TASK GOAL:
Reproduce only the lines below from the line containing "Report Card (Govt" to the line containing "Epson 003 Refill_ink", exactly as written, with both end lines kept. Omit the pictures.

*** SOURCE MATERIAL ***

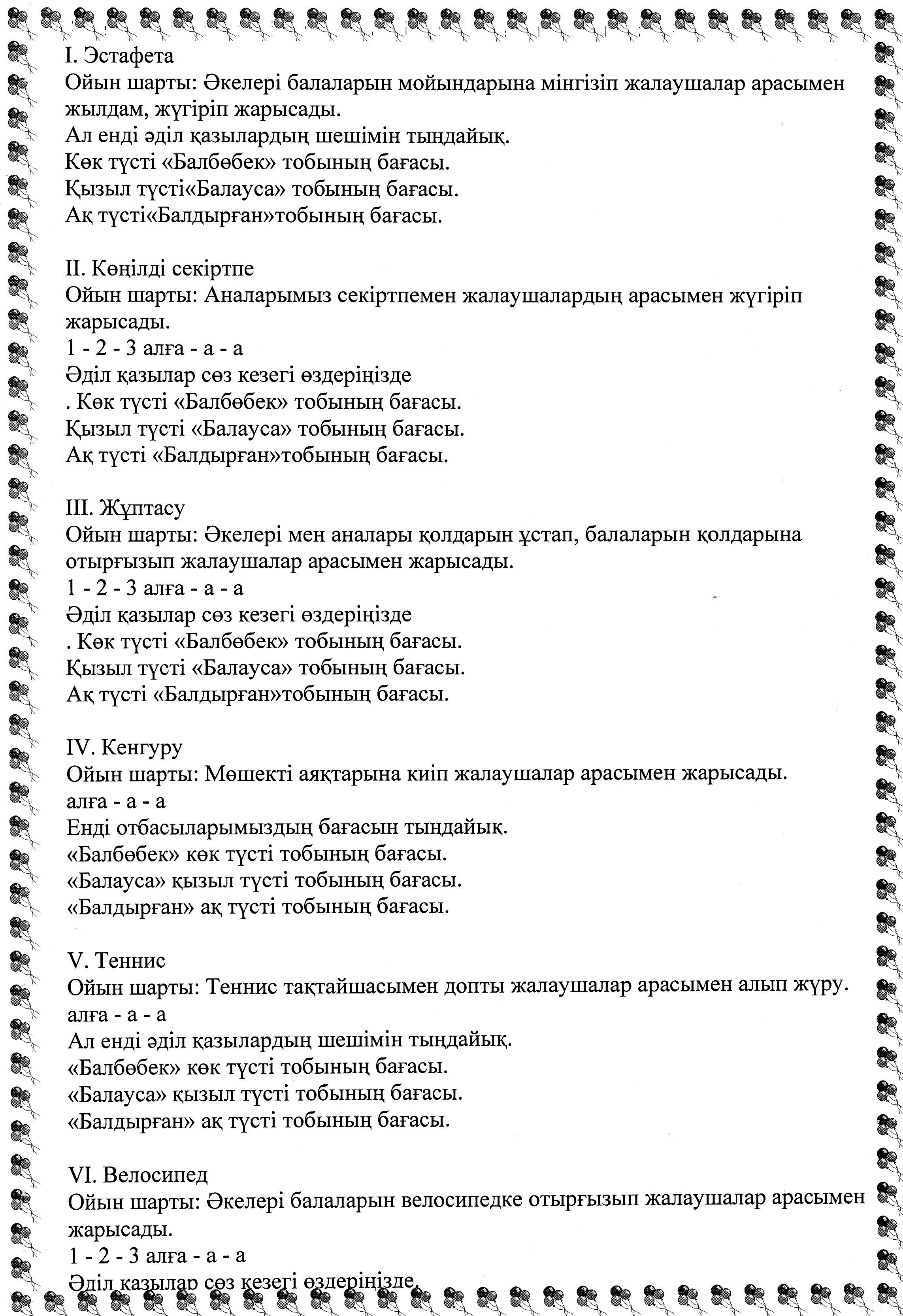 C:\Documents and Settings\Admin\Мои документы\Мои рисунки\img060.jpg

***
*** SOURCE MATERIAL ***

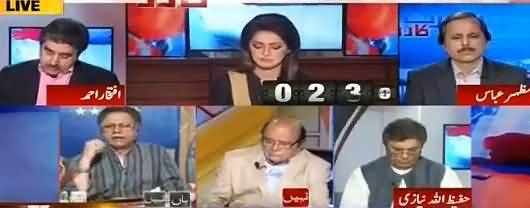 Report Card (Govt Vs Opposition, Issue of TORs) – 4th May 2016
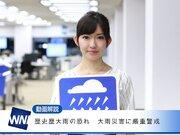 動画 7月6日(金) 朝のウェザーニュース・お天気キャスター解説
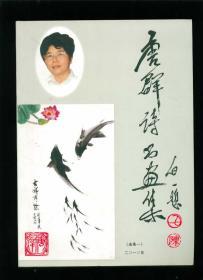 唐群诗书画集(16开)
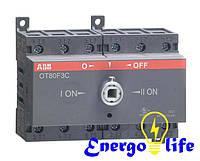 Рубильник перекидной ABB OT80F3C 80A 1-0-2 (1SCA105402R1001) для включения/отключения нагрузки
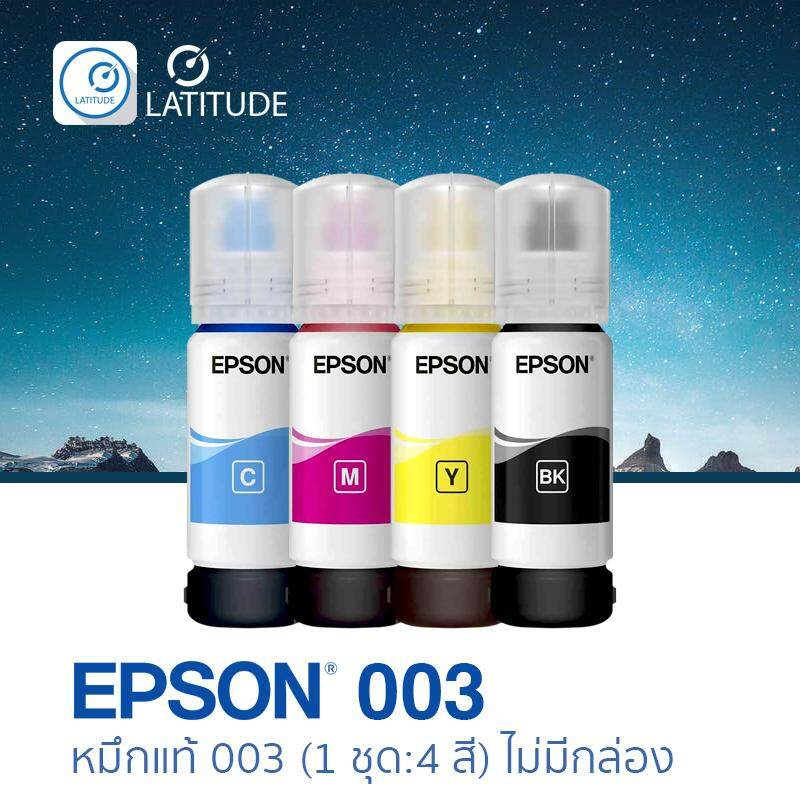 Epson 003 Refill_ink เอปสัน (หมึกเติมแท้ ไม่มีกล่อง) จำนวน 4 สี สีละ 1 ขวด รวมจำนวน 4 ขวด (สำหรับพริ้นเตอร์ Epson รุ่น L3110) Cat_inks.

***

RESULT BELOW:
 Report Card (Govt Vs Opposition, Issue of TORs) – 4th May 2016
 動画 7月6日(金) 朝のウェザーニュース・お天気キャスター解説
 唐群诗书画集(16开)
 Рубильник перекидной ABB OT80F3C 80A 1-0-2 (1SCA105402R1001) для включения/отключения нагрузки
 Epson 003 Refill_ink เอปสัน (หมึกเติมแท้ ไม่มีกล่อง) จำนวน 4 สี สีละ 1 ขวด รวมจำนวน 4 ขวด (สำหรับพริ้นเตอร์ Epson รุ่น L3110) Cat_inks.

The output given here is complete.